## EXERCISE
Rewrite each line of the listing below as one string in a JSON list, and leave out the blank lines.

******

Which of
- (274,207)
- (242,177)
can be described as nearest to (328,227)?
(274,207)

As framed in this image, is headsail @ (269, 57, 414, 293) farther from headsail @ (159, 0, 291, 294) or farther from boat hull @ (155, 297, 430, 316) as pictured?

******

## THE REPLY
[
  "Which of",
  "- (274,207)",
  "- (242,177)",
  "can be described as nearest to (328,227)?",
  "(274,207)",
  "As framed in this image, is headsail @ (269, 57, 414, 293) farther from headsail @ (159, 0, 291, 294) or farther from boat hull @ (155, 297, 430, 316) as pictured?"
]